You are viewing a plain text version of this content. The canonical link for it is here.
Posted to issues@spark.apache.org by "Maxim Gekk (Jira)" <ji...@apache.org> on 2020/01/24 21:13:00 UTC

[jira] [Comment Edited] (SPARK-30632) to_timestamp() doesn't work with certain timezones

    [ https://issues.apache.org/jira/browse/SPARK-30632?page=com.atlassian.jira.plugin.system.issuetabpanels:comment-tabpanel&focusedCommentId=17023263#comment-17023263 ] 
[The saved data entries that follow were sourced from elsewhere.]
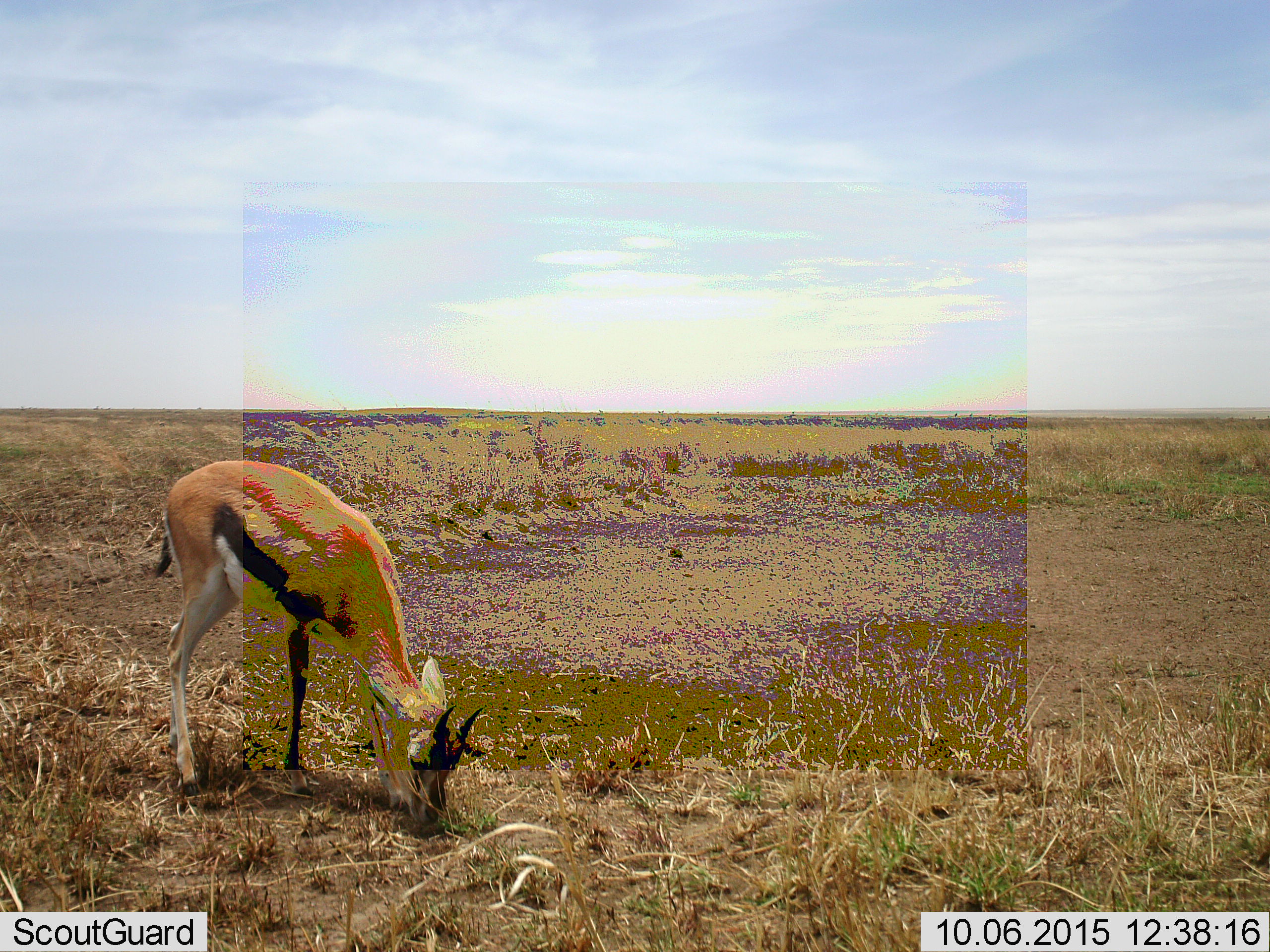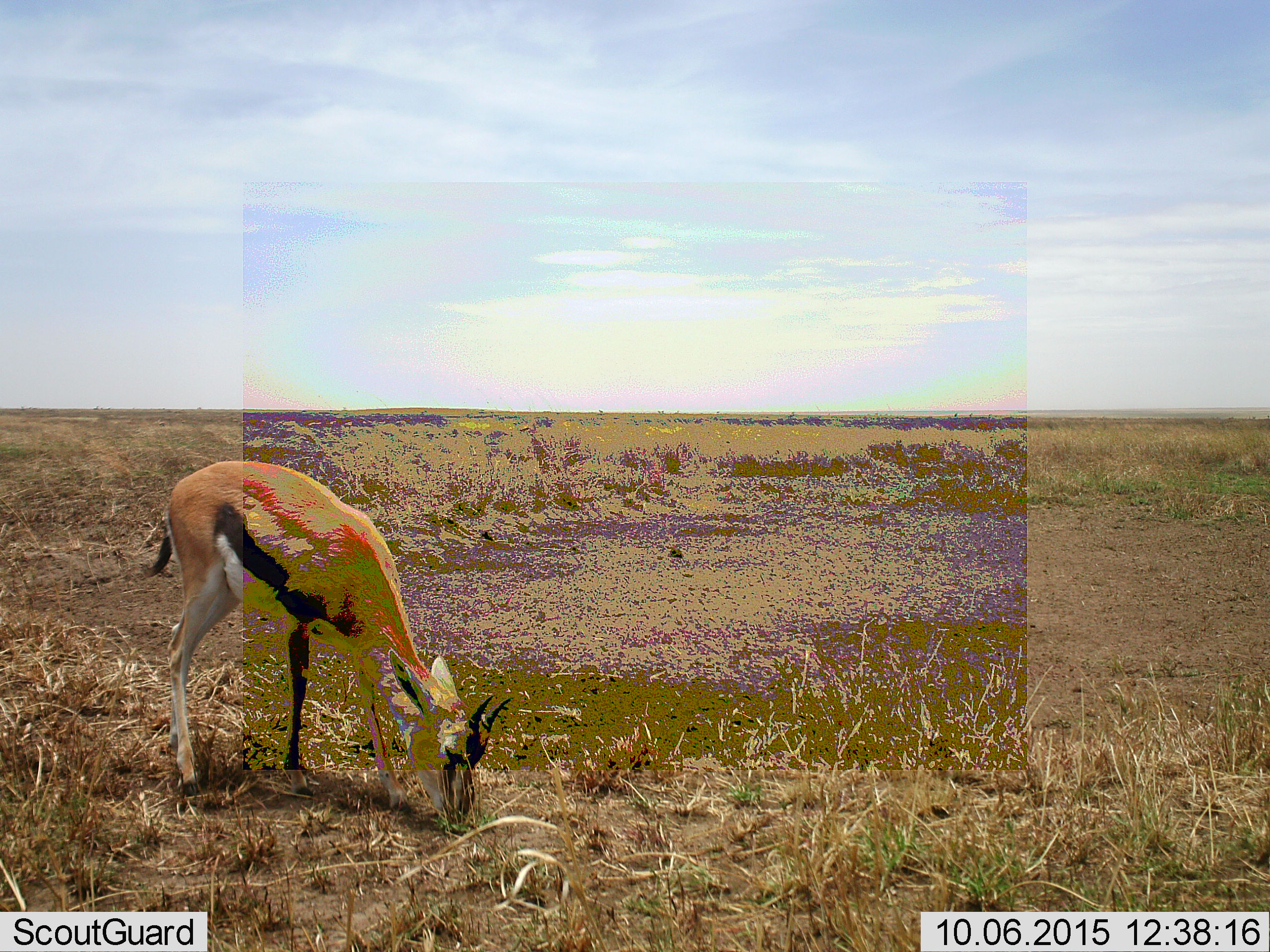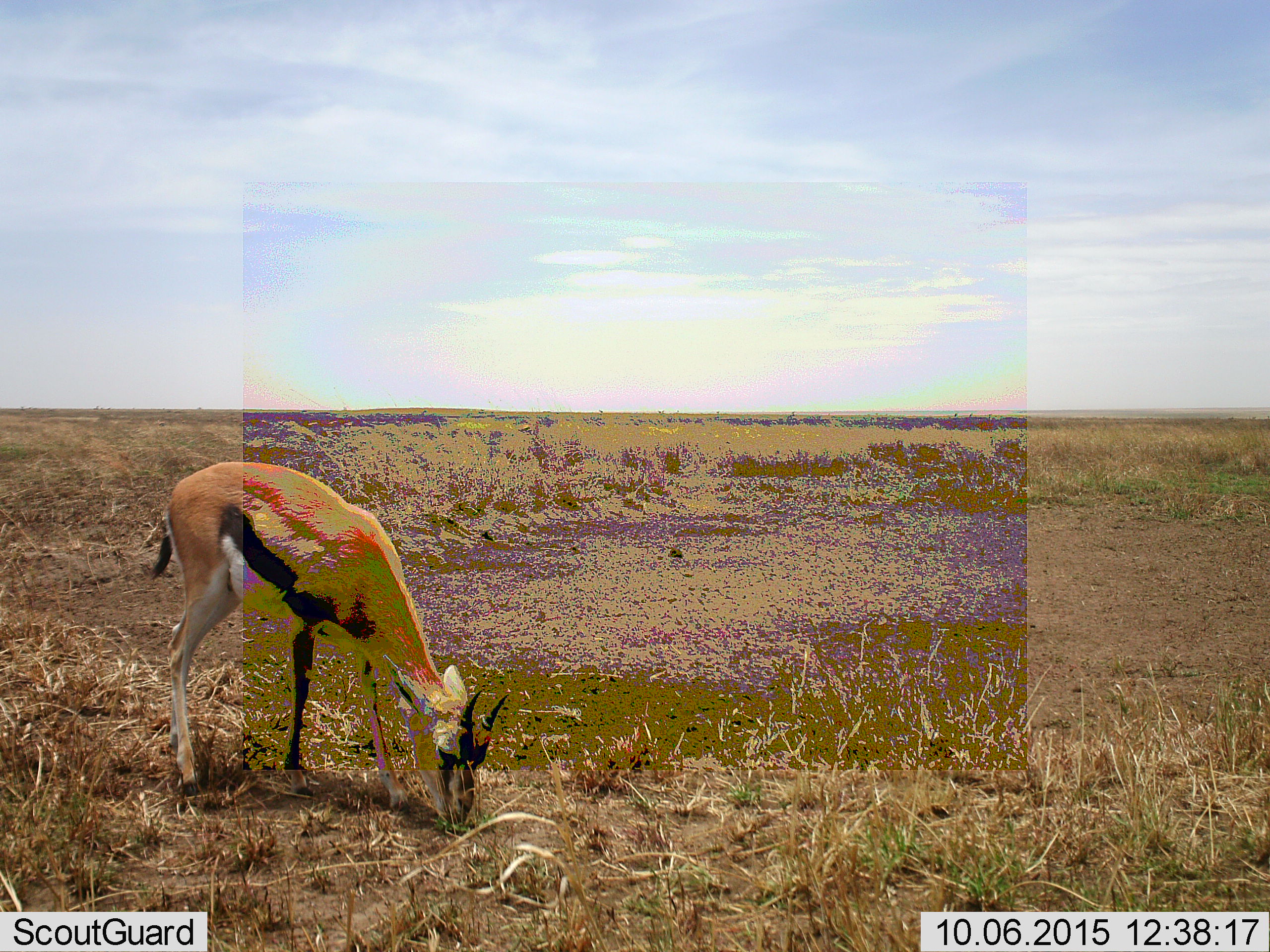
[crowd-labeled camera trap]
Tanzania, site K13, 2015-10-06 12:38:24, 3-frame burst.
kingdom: Animalia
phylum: Chordata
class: Mammalia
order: Artiodactyla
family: Bovidae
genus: Eudorcas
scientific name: Eudorcas thomsonii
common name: thomson's gazelle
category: gazellethomsons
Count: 1.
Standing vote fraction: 30%.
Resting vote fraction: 0%.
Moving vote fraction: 0%.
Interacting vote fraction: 0%.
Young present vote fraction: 10%.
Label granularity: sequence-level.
Maxim Gekk edited comment on SPARK-30632 at 1/24/20 9:12 PM:
-------------------------------------------------------------

Spark 2.4 and earlier versions use SimpleDateFormat to parse timestamp strings. Unfortunately, the class doesn't support time zones in the format like "America/Los_Angeles", see [https://stackoverflow.com/questions/23242211/java-simpledateformat-parse-timezone-like-america-los-angeles] . Spark 3.0 has migrated to DateTimeFormatter which doesn't have such issue. Port the changes back to Spark 2.4 is risky, and destabilizes it, IMHO. One of the reasons is this requires to change calendar system to Proleptic Gregorian calendar, see https://issues.apache.org/jira/browse/SPARK-26651


was (Author: maxgekk):
Spark 2.4 and earlier versions use SimpleDateFormat to parse timestamp strings. Unfortunately, the class doesn't support time zones in the format like "America/Los_Angeles", see [https://stackoverflow.com/questions/23242211/java-simpledateformat-parse-timezone-like-america-los-angeles] . Spark 3.0 has migrated to DateTimeFormatter which doesn't have such issue. Port the changes back to Spark 2.4 is risky, and destabilizes it, IMHO.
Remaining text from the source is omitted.